Tutti pazzi per lo smart working

Un retaggio culturale che ci lega alla “scrivania” come elemento di stabilità e sicurezza ha impedito la diffusione dello smart working. L’emergenza coronavirus ha rotto gli schemi

È da tempo che Federmanager promuove soluzioni di lavoro che oggi preferiamo definire “innovation work” attraverso iniziative, studi, ricerche, documenti e soprattutto progetti. Partecipando ad audizioni parlamentari e presentando proposte operative, abbiamo contribuito al varo della legge 81 del marzo 2017, con la quale sono state introdotte una serie di norme che, dopo un decennio di assoluta improvvisazione, hanno definito un quadro legislativo di riferimento, in materia di lavoro “agile”, applicabile sia al mondo del privato sia a quello della pubblica amministrazione.

Poteva essere questa legge sufficiente a sbloccare un ritardo nell’applicazione di modalità di lavoro innovative che ci vede collocati all’ultimo posto nella graduatoria dei paesi europei?

Evidentemente no, se consideriamo che ancora oggi, trovandoci nel mezzo di una situazione di emergenza sanitaria che ha coinvolto i paesi di tutto il mondo, l’Italia presenta percentuali di utilizzo di modalità di lavoro innovative che non superano il 4% dell’intera popolazione lavorativa rispetto a una media europea di oltre il 10% con punte del 22.

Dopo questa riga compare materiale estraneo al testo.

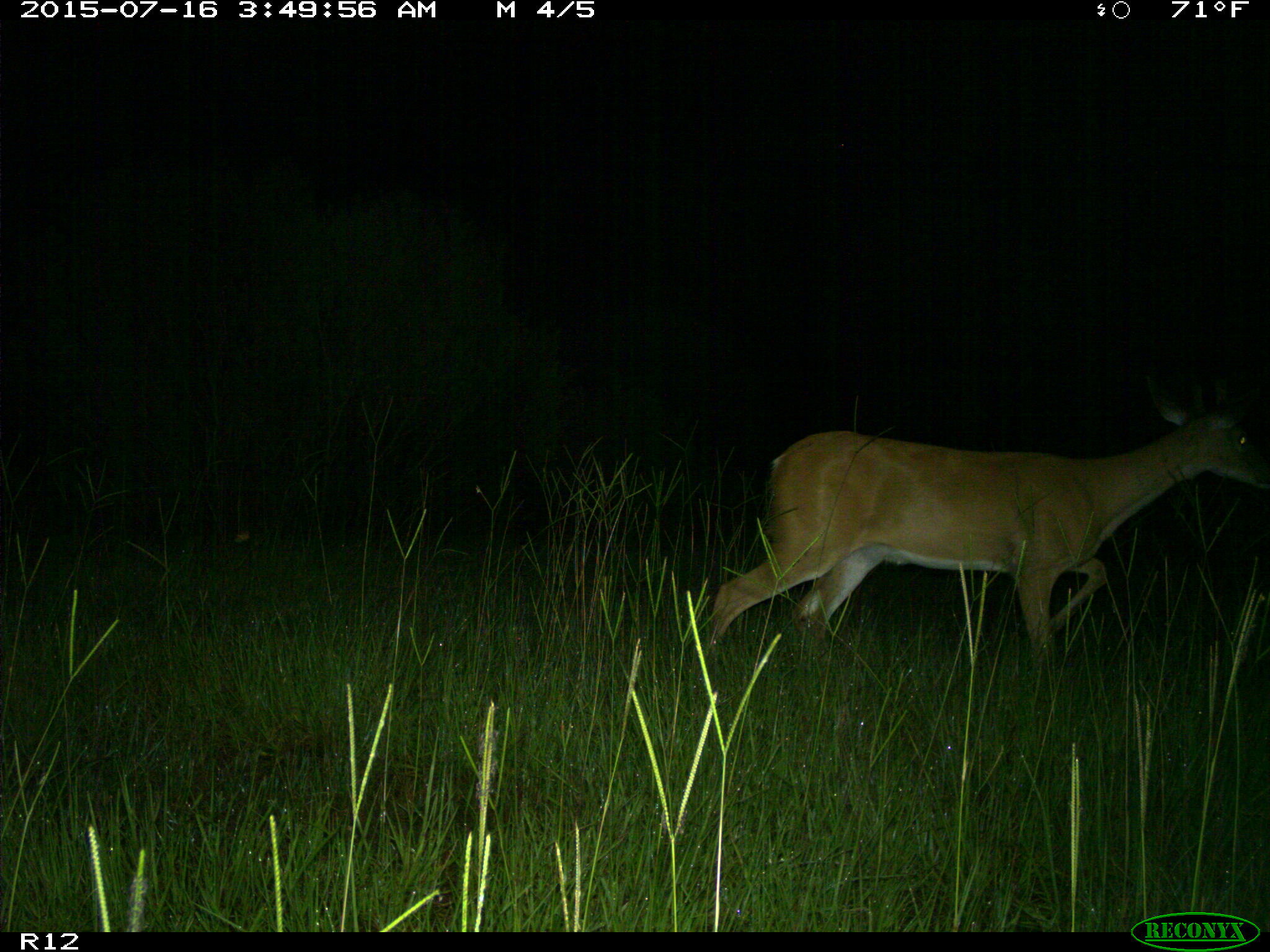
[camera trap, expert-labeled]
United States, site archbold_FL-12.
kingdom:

Da noi il 4% della popolazione lavora a distanza, contro una media europea di oltre il 10% con punte del 22%

E allora la risposta che ci viene da dare è che più che un ritardo nell’uso di tecnologie abilitanti – elemento comunque non trascurabile se consideriamo che il nostro tessuto produttivo formato prevalentemente da piccole e medie imprese si è dimostrato abbastanza refrattario a iniziative di innovazione di processo pur in presenza di opportunità offerte dal piano Impresa 4.0 – l’enorme rallentamento nell’applicazione dello smart working è da attribuirsi ad un retaggio culturale che ci lega alla “scrivania” come elemento di stabilità e sicurezza.

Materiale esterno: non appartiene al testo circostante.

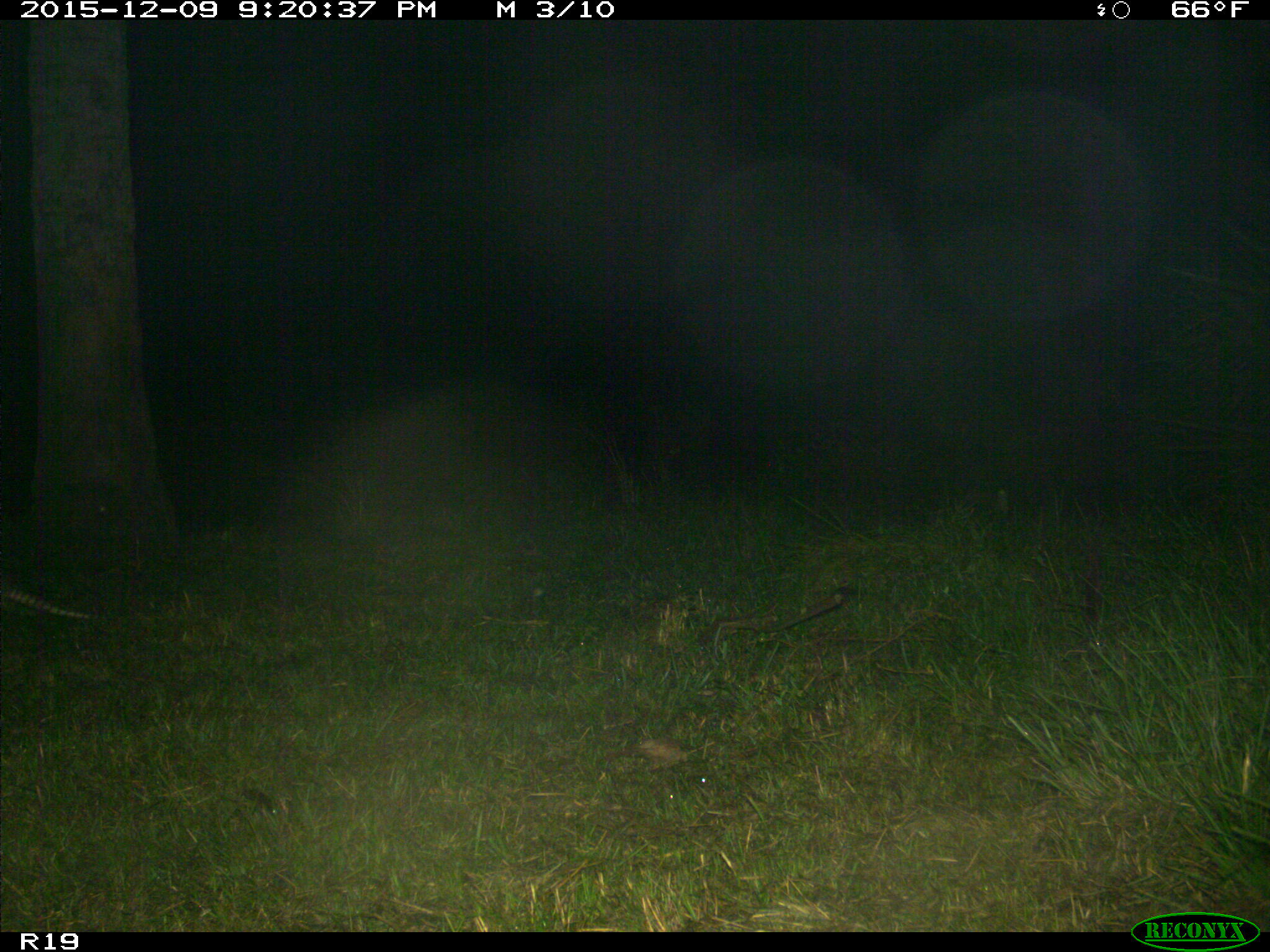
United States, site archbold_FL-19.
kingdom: Animalia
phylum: Chordata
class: Mammalia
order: Cingulata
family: Dasypodidae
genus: Dasypus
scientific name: Dasypus novemcinctus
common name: nine-banded armadillo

Ricordiamo il provvedimento del ministro Madia che, timidamente, introdusse l’avvio di fasi sperimentali di lavoro agile nell’ambito della pubblica amministrazione al fine di ottenere il coinvolgimento di una quota del 10% dei dipendenti pubblici, oggi siamo intorno all’1,5%. E ancora, il ministro Bongiorno che provò a introdurre l’uso del controllo delle presenze del personale attraverso strumenti digitali, come se la presenza certificata potesse essere garanzia di rendimento.

Insomma rimane l’approccio culturale secondo cui è la presenza fisica a garantire il risultato delle regole e non già la qualità della prestazione.

L’emergenza coronavirus ha rotto uno schema che rappresentava un ostacolo notevole all’applicazione di modalità di smart working, quello cioè determinato dalla volontarietà del dipendente nell’accettare una forma diversa di lavoro rispetto a quella tradizionale. Scrivevo in un mio articolo del giugno 2015 dal titolo “Una partenza con il freno a mano tirato” che una delle possibili soluzioni al problema del ritardo nell’uso di modalità innovative di lavoro fosse quello dell’eliminazione dei criteri di volontarietà previsti dalle vigenti norme.

Sostenevo, in sostanza, che lo smart working dovesse essere considerato alla stessa stregua del lavoro tradizionale e quindi adottabile, senza differenziazioni, in ragione delle specifiche esigenze organizzative e produttive.

Peccato esserci arrivati dopo cinque anni per cause non riconducibili a un naturale progresso economico e sociale.